Though I must say, when the story didn’t keep me going, I still felt a bit affected by the technical aspect of this whole film. Soderbergh shows that even though he may not be able to get this story in your hearts, he will get it in your mind with some really great visuals and camera-tricks that actually made just little scenes of a door-knob or a fork so terrifying and showing how by touching each item with your hands, you can spread the virus more and more. The score that was done by Cliff Martinez actually adds an under-lining tension to a lot of the scenes where people are just walking around and gets you in this full feel of just fear of everything around you.
The ensemble is also one of the best that Soderbergh has shown as of late, and even though they don’t do an amazingly perfect job, their altogether pretty solid. Matt Damon is good as the loving father, Mitch, who plays that everyday man put into a radical situation and gets some really good scenes going here; Laurence Fishburne probably does his performance in the past couple of years as Dr. Cheever, a guy who has so much on his plate but still seems to somehow have it all together and can still do his best to save others he wants to, even as manipulated as he is by the government; and Jude Law is probably the best out of the whole cast as a know-it-all blogger that is all about spreading the real truth, while all of these government officials keep the truth away to keep getting more and more money. His story was the best and I think I actually connected with it more now that I’m becoming that little rebellious teenage pissant nobody wants to deal with.

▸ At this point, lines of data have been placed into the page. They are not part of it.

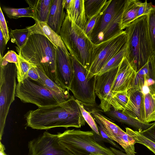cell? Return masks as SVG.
Wrapping results in <instances>:
<instances>
[{
  "instance_id": "44dd1931",
  "label": "cell",
  "mask_w": 155,
  "mask_h": 155,
  "mask_svg": "<svg viewBox=\"0 0 155 155\" xmlns=\"http://www.w3.org/2000/svg\"><path fill=\"white\" fill-rule=\"evenodd\" d=\"M40 78L37 82L47 88L54 95L60 104L68 100L71 96L69 91L58 85L48 78L41 70L37 68Z\"/></svg>"
},
{
  "instance_id": "5bb4252c",
  "label": "cell",
  "mask_w": 155,
  "mask_h": 155,
  "mask_svg": "<svg viewBox=\"0 0 155 155\" xmlns=\"http://www.w3.org/2000/svg\"><path fill=\"white\" fill-rule=\"evenodd\" d=\"M57 71L62 86L69 89L73 74V68L71 55L68 50L61 47L56 48Z\"/></svg>"
},
{
  "instance_id": "277c9868",
  "label": "cell",
  "mask_w": 155,
  "mask_h": 155,
  "mask_svg": "<svg viewBox=\"0 0 155 155\" xmlns=\"http://www.w3.org/2000/svg\"><path fill=\"white\" fill-rule=\"evenodd\" d=\"M59 35L71 55L89 70L94 44L84 30L71 22L66 15Z\"/></svg>"
},
{
  "instance_id": "4dcf8cb0",
  "label": "cell",
  "mask_w": 155,
  "mask_h": 155,
  "mask_svg": "<svg viewBox=\"0 0 155 155\" xmlns=\"http://www.w3.org/2000/svg\"><path fill=\"white\" fill-rule=\"evenodd\" d=\"M127 91L113 93L111 106L114 109L123 111L129 101Z\"/></svg>"
},
{
  "instance_id": "2e32d148",
  "label": "cell",
  "mask_w": 155,
  "mask_h": 155,
  "mask_svg": "<svg viewBox=\"0 0 155 155\" xmlns=\"http://www.w3.org/2000/svg\"><path fill=\"white\" fill-rule=\"evenodd\" d=\"M129 101L123 112L130 117L144 123V94L142 90L132 87L128 91Z\"/></svg>"
},
{
  "instance_id": "836d02e7",
  "label": "cell",
  "mask_w": 155,
  "mask_h": 155,
  "mask_svg": "<svg viewBox=\"0 0 155 155\" xmlns=\"http://www.w3.org/2000/svg\"><path fill=\"white\" fill-rule=\"evenodd\" d=\"M149 32L151 43L153 55L155 56V7L153 8L148 15Z\"/></svg>"
},
{
  "instance_id": "74e56055",
  "label": "cell",
  "mask_w": 155,
  "mask_h": 155,
  "mask_svg": "<svg viewBox=\"0 0 155 155\" xmlns=\"http://www.w3.org/2000/svg\"><path fill=\"white\" fill-rule=\"evenodd\" d=\"M153 7L151 3H148L146 0L143 2H141L138 9L137 18L148 15Z\"/></svg>"
},
{
  "instance_id": "ac0fdd59",
  "label": "cell",
  "mask_w": 155,
  "mask_h": 155,
  "mask_svg": "<svg viewBox=\"0 0 155 155\" xmlns=\"http://www.w3.org/2000/svg\"><path fill=\"white\" fill-rule=\"evenodd\" d=\"M63 0H52L47 24L58 35L66 15L64 11Z\"/></svg>"
},
{
  "instance_id": "e0dca14e",
  "label": "cell",
  "mask_w": 155,
  "mask_h": 155,
  "mask_svg": "<svg viewBox=\"0 0 155 155\" xmlns=\"http://www.w3.org/2000/svg\"><path fill=\"white\" fill-rule=\"evenodd\" d=\"M84 0H63L64 8L69 20L83 30L87 22Z\"/></svg>"
},
{
  "instance_id": "7402d4cb",
  "label": "cell",
  "mask_w": 155,
  "mask_h": 155,
  "mask_svg": "<svg viewBox=\"0 0 155 155\" xmlns=\"http://www.w3.org/2000/svg\"><path fill=\"white\" fill-rule=\"evenodd\" d=\"M90 112L92 116L97 118L102 124L109 137L120 145L126 132L99 113L96 111Z\"/></svg>"
},
{
  "instance_id": "484cf974",
  "label": "cell",
  "mask_w": 155,
  "mask_h": 155,
  "mask_svg": "<svg viewBox=\"0 0 155 155\" xmlns=\"http://www.w3.org/2000/svg\"><path fill=\"white\" fill-rule=\"evenodd\" d=\"M9 35L11 42L16 44V49L19 50L25 45L30 36L27 27L23 29H11Z\"/></svg>"
},
{
  "instance_id": "1f68e13d",
  "label": "cell",
  "mask_w": 155,
  "mask_h": 155,
  "mask_svg": "<svg viewBox=\"0 0 155 155\" xmlns=\"http://www.w3.org/2000/svg\"><path fill=\"white\" fill-rule=\"evenodd\" d=\"M126 132L132 137L136 143L146 147L155 154V143L140 134L138 131L128 128H125Z\"/></svg>"
},
{
  "instance_id": "8d00e7d4",
  "label": "cell",
  "mask_w": 155,
  "mask_h": 155,
  "mask_svg": "<svg viewBox=\"0 0 155 155\" xmlns=\"http://www.w3.org/2000/svg\"><path fill=\"white\" fill-rule=\"evenodd\" d=\"M0 28L6 44L10 39L9 31L7 23L2 12L1 7H0Z\"/></svg>"
},
{
  "instance_id": "ba28073f",
  "label": "cell",
  "mask_w": 155,
  "mask_h": 155,
  "mask_svg": "<svg viewBox=\"0 0 155 155\" xmlns=\"http://www.w3.org/2000/svg\"><path fill=\"white\" fill-rule=\"evenodd\" d=\"M73 68V74L69 91L73 96L84 105L94 107L96 105L94 92L96 75L87 77L88 70L71 55Z\"/></svg>"
},
{
  "instance_id": "30bf717a",
  "label": "cell",
  "mask_w": 155,
  "mask_h": 155,
  "mask_svg": "<svg viewBox=\"0 0 155 155\" xmlns=\"http://www.w3.org/2000/svg\"><path fill=\"white\" fill-rule=\"evenodd\" d=\"M127 37L125 31L114 37L101 43L94 45L93 59L87 78L98 74L109 61L126 44Z\"/></svg>"
},
{
  "instance_id": "603a6c76",
  "label": "cell",
  "mask_w": 155,
  "mask_h": 155,
  "mask_svg": "<svg viewBox=\"0 0 155 155\" xmlns=\"http://www.w3.org/2000/svg\"><path fill=\"white\" fill-rule=\"evenodd\" d=\"M34 9L35 22H47L52 0H25Z\"/></svg>"
},
{
  "instance_id": "cb8c5ba5",
  "label": "cell",
  "mask_w": 155,
  "mask_h": 155,
  "mask_svg": "<svg viewBox=\"0 0 155 155\" xmlns=\"http://www.w3.org/2000/svg\"><path fill=\"white\" fill-rule=\"evenodd\" d=\"M141 2L138 0H127L122 19V30L137 18L138 9Z\"/></svg>"
},
{
  "instance_id": "52a82bcc",
  "label": "cell",
  "mask_w": 155,
  "mask_h": 155,
  "mask_svg": "<svg viewBox=\"0 0 155 155\" xmlns=\"http://www.w3.org/2000/svg\"><path fill=\"white\" fill-rule=\"evenodd\" d=\"M0 140L11 104L15 100L17 87V68L15 64L0 58Z\"/></svg>"
},
{
  "instance_id": "d6a6232c",
  "label": "cell",
  "mask_w": 155,
  "mask_h": 155,
  "mask_svg": "<svg viewBox=\"0 0 155 155\" xmlns=\"http://www.w3.org/2000/svg\"><path fill=\"white\" fill-rule=\"evenodd\" d=\"M18 60V65H16L17 79L18 82H22L25 79L28 78V73L30 69L32 68L36 67L31 64L19 55Z\"/></svg>"
},
{
  "instance_id": "60d3db41",
  "label": "cell",
  "mask_w": 155,
  "mask_h": 155,
  "mask_svg": "<svg viewBox=\"0 0 155 155\" xmlns=\"http://www.w3.org/2000/svg\"><path fill=\"white\" fill-rule=\"evenodd\" d=\"M28 77L31 79L37 81L39 79L40 77L37 67H34L29 70L27 74Z\"/></svg>"
},
{
  "instance_id": "7a4b0ae2",
  "label": "cell",
  "mask_w": 155,
  "mask_h": 155,
  "mask_svg": "<svg viewBox=\"0 0 155 155\" xmlns=\"http://www.w3.org/2000/svg\"><path fill=\"white\" fill-rule=\"evenodd\" d=\"M56 48L47 38L37 34L31 35L24 46L20 50H16L21 57L41 70L50 79L64 88L57 73Z\"/></svg>"
},
{
  "instance_id": "f1b7e54d",
  "label": "cell",
  "mask_w": 155,
  "mask_h": 155,
  "mask_svg": "<svg viewBox=\"0 0 155 155\" xmlns=\"http://www.w3.org/2000/svg\"><path fill=\"white\" fill-rule=\"evenodd\" d=\"M127 48V43L117 54L109 61L97 75L102 74L112 69L118 67L124 58L125 57Z\"/></svg>"
},
{
  "instance_id": "4fadbf2b",
  "label": "cell",
  "mask_w": 155,
  "mask_h": 155,
  "mask_svg": "<svg viewBox=\"0 0 155 155\" xmlns=\"http://www.w3.org/2000/svg\"><path fill=\"white\" fill-rule=\"evenodd\" d=\"M132 87L141 89L144 93L155 94V56H152L138 71Z\"/></svg>"
},
{
  "instance_id": "6da1fadb",
  "label": "cell",
  "mask_w": 155,
  "mask_h": 155,
  "mask_svg": "<svg viewBox=\"0 0 155 155\" xmlns=\"http://www.w3.org/2000/svg\"><path fill=\"white\" fill-rule=\"evenodd\" d=\"M25 116L27 126L38 130L59 127L79 128L84 126L86 122L73 96L58 105L30 110Z\"/></svg>"
},
{
  "instance_id": "83f0119b",
  "label": "cell",
  "mask_w": 155,
  "mask_h": 155,
  "mask_svg": "<svg viewBox=\"0 0 155 155\" xmlns=\"http://www.w3.org/2000/svg\"><path fill=\"white\" fill-rule=\"evenodd\" d=\"M107 1V0H84V11L87 19L98 13Z\"/></svg>"
},
{
  "instance_id": "d590c367",
  "label": "cell",
  "mask_w": 155,
  "mask_h": 155,
  "mask_svg": "<svg viewBox=\"0 0 155 155\" xmlns=\"http://www.w3.org/2000/svg\"><path fill=\"white\" fill-rule=\"evenodd\" d=\"M105 5L98 13L91 18L87 19L86 23L84 27L83 30L90 39L95 24L98 18L104 11Z\"/></svg>"
},
{
  "instance_id": "f35d334b",
  "label": "cell",
  "mask_w": 155,
  "mask_h": 155,
  "mask_svg": "<svg viewBox=\"0 0 155 155\" xmlns=\"http://www.w3.org/2000/svg\"><path fill=\"white\" fill-rule=\"evenodd\" d=\"M139 132L142 136L155 143V122L148 128Z\"/></svg>"
},
{
  "instance_id": "f6af8a7d",
  "label": "cell",
  "mask_w": 155,
  "mask_h": 155,
  "mask_svg": "<svg viewBox=\"0 0 155 155\" xmlns=\"http://www.w3.org/2000/svg\"><path fill=\"white\" fill-rule=\"evenodd\" d=\"M90 155H101L100 154H95L94 153H91Z\"/></svg>"
},
{
  "instance_id": "b9f144b4",
  "label": "cell",
  "mask_w": 155,
  "mask_h": 155,
  "mask_svg": "<svg viewBox=\"0 0 155 155\" xmlns=\"http://www.w3.org/2000/svg\"><path fill=\"white\" fill-rule=\"evenodd\" d=\"M6 44L2 33L0 30V58H3Z\"/></svg>"
},
{
  "instance_id": "ffe728a7",
  "label": "cell",
  "mask_w": 155,
  "mask_h": 155,
  "mask_svg": "<svg viewBox=\"0 0 155 155\" xmlns=\"http://www.w3.org/2000/svg\"><path fill=\"white\" fill-rule=\"evenodd\" d=\"M27 28L30 35L37 34L42 35L47 38L57 48L60 47L68 50L60 35L50 28L47 22L36 21L33 25Z\"/></svg>"
},
{
  "instance_id": "9a60e30c",
  "label": "cell",
  "mask_w": 155,
  "mask_h": 155,
  "mask_svg": "<svg viewBox=\"0 0 155 155\" xmlns=\"http://www.w3.org/2000/svg\"><path fill=\"white\" fill-rule=\"evenodd\" d=\"M136 71L124 57L120 64L111 88L112 93L127 91L132 87Z\"/></svg>"
},
{
  "instance_id": "bcb514c9",
  "label": "cell",
  "mask_w": 155,
  "mask_h": 155,
  "mask_svg": "<svg viewBox=\"0 0 155 155\" xmlns=\"http://www.w3.org/2000/svg\"><path fill=\"white\" fill-rule=\"evenodd\" d=\"M154 7H155V6Z\"/></svg>"
},
{
  "instance_id": "4316f807",
  "label": "cell",
  "mask_w": 155,
  "mask_h": 155,
  "mask_svg": "<svg viewBox=\"0 0 155 155\" xmlns=\"http://www.w3.org/2000/svg\"><path fill=\"white\" fill-rule=\"evenodd\" d=\"M4 12L7 16L10 18L18 19L21 17H27L35 18L34 9L29 7L26 8H15L4 7Z\"/></svg>"
},
{
  "instance_id": "7bdbcfd3",
  "label": "cell",
  "mask_w": 155,
  "mask_h": 155,
  "mask_svg": "<svg viewBox=\"0 0 155 155\" xmlns=\"http://www.w3.org/2000/svg\"><path fill=\"white\" fill-rule=\"evenodd\" d=\"M110 149L116 155H128L126 153H123L122 151L117 150L114 148L110 147Z\"/></svg>"
},
{
  "instance_id": "ab89813d",
  "label": "cell",
  "mask_w": 155,
  "mask_h": 155,
  "mask_svg": "<svg viewBox=\"0 0 155 155\" xmlns=\"http://www.w3.org/2000/svg\"><path fill=\"white\" fill-rule=\"evenodd\" d=\"M18 54L13 50L8 51L4 56L3 58L10 63H14L17 65L18 63Z\"/></svg>"
},
{
  "instance_id": "8992f818",
  "label": "cell",
  "mask_w": 155,
  "mask_h": 155,
  "mask_svg": "<svg viewBox=\"0 0 155 155\" xmlns=\"http://www.w3.org/2000/svg\"><path fill=\"white\" fill-rule=\"evenodd\" d=\"M57 135L60 143L74 155H116L95 140L93 131L68 130Z\"/></svg>"
},
{
  "instance_id": "ee69618b",
  "label": "cell",
  "mask_w": 155,
  "mask_h": 155,
  "mask_svg": "<svg viewBox=\"0 0 155 155\" xmlns=\"http://www.w3.org/2000/svg\"><path fill=\"white\" fill-rule=\"evenodd\" d=\"M0 143V155H8L6 154L5 152V146L1 142Z\"/></svg>"
},
{
  "instance_id": "5b68a950",
  "label": "cell",
  "mask_w": 155,
  "mask_h": 155,
  "mask_svg": "<svg viewBox=\"0 0 155 155\" xmlns=\"http://www.w3.org/2000/svg\"><path fill=\"white\" fill-rule=\"evenodd\" d=\"M127 0H107L93 29L90 39L94 45L108 40L122 33V15Z\"/></svg>"
},
{
  "instance_id": "d4e9b609",
  "label": "cell",
  "mask_w": 155,
  "mask_h": 155,
  "mask_svg": "<svg viewBox=\"0 0 155 155\" xmlns=\"http://www.w3.org/2000/svg\"><path fill=\"white\" fill-rule=\"evenodd\" d=\"M144 94V123L155 122V94L149 92Z\"/></svg>"
},
{
  "instance_id": "3957f363",
  "label": "cell",
  "mask_w": 155,
  "mask_h": 155,
  "mask_svg": "<svg viewBox=\"0 0 155 155\" xmlns=\"http://www.w3.org/2000/svg\"><path fill=\"white\" fill-rule=\"evenodd\" d=\"M148 15L137 18L126 28L127 37L125 57L137 72L153 56Z\"/></svg>"
},
{
  "instance_id": "8fae6325",
  "label": "cell",
  "mask_w": 155,
  "mask_h": 155,
  "mask_svg": "<svg viewBox=\"0 0 155 155\" xmlns=\"http://www.w3.org/2000/svg\"><path fill=\"white\" fill-rule=\"evenodd\" d=\"M28 155H74L59 142L57 134L45 132L29 141Z\"/></svg>"
},
{
  "instance_id": "f546056e",
  "label": "cell",
  "mask_w": 155,
  "mask_h": 155,
  "mask_svg": "<svg viewBox=\"0 0 155 155\" xmlns=\"http://www.w3.org/2000/svg\"><path fill=\"white\" fill-rule=\"evenodd\" d=\"M92 117L95 121L99 124L97 127L99 134H97L93 131L95 140L99 143L104 142L108 143L116 148L120 149L121 151H123V149L109 137L103 124L96 117Z\"/></svg>"
},
{
  "instance_id": "d6986e66",
  "label": "cell",
  "mask_w": 155,
  "mask_h": 155,
  "mask_svg": "<svg viewBox=\"0 0 155 155\" xmlns=\"http://www.w3.org/2000/svg\"><path fill=\"white\" fill-rule=\"evenodd\" d=\"M104 113L113 120L127 125L138 132L147 129L153 124L142 122L130 117L123 111L114 109L112 106L109 110Z\"/></svg>"
},
{
  "instance_id": "9c48e42d",
  "label": "cell",
  "mask_w": 155,
  "mask_h": 155,
  "mask_svg": "<svg viewBox=\"0 0 155 155\" xmlns=\"http://www.w3.org/2000/svg\"><path fill=\"white\" fill-rule=\"evenodd\" d=\"M15 97L25 103L35 104L38 107L56 105L60 104L54 95L47 88L28 78L18 82Z\"/></svg>"
},
{
  "instance_id": "e575fe53",
  "label": "cell",
  "mask_w": 155,
  "mask_h": 155,
  "mask_svg": "<svg viewBox=\"0 0 155 155\" xmlns=\"http://www.w3.org/2000/svg\"><path fill=\"white\" fill-rule=\"evenodd\" d=\"M76 101L79 107L82 115L86 122L90 127L92 131L99 135V134L97 125L91 115V112L86 110L84 105L82 103L77 100H76Z\"/></svg>"
},
{
  "instance_id": "7c38bea8",
  "label": "cell",
  "mask_w": 155,
  "mask_h": 155,
  "mask_svg": "<svg viewBox=\"0 0 155 155\" xmlns=\"http://www.w3.org/2000/svg\"><path fill=\"white\" fill-rule=\"evenodd\" d=\"M118 67L96 75L94 92L100 100V106L104 112L109 110L113 93L111 88Z\"/></svg>"
}]
</instances>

The ladies here are also good but don’t show up as much as the dudes. Marion Cotillard‘s performance as Dr. Orantes is good but her character is in the film about every 30 minutes, and when her time-limit is up, we find out nothing that has happened to her. Kate Winslet is really good as Dr. Erin Mears, the CDC’s “detective”, and brings a lot of emotional weight to her character for us to actually care about her, even though her character’s motives aren’t clear; and Gwyneth Paltrow is here for about 10 minutes and basically is just there to look sick and have foam pop on out of her mouth. I still don’t know why her character had to begin the film with her having any sex and therefore cheating on her husband. The rest of the cast has some notable faces such as John Hawkes, Bryan Cranston, Jennifer Ehle, Elliott Gould, and a random Demetri Martin.
Consensus: Contagion has an impressive ensemble and makes you feel as if you are in a world of fear and panic during this epidemic, but you never actually feel totally involved with this story, and more of just a watcher of Soderbergh’s annoying way of showing how much cool science stuff he knows.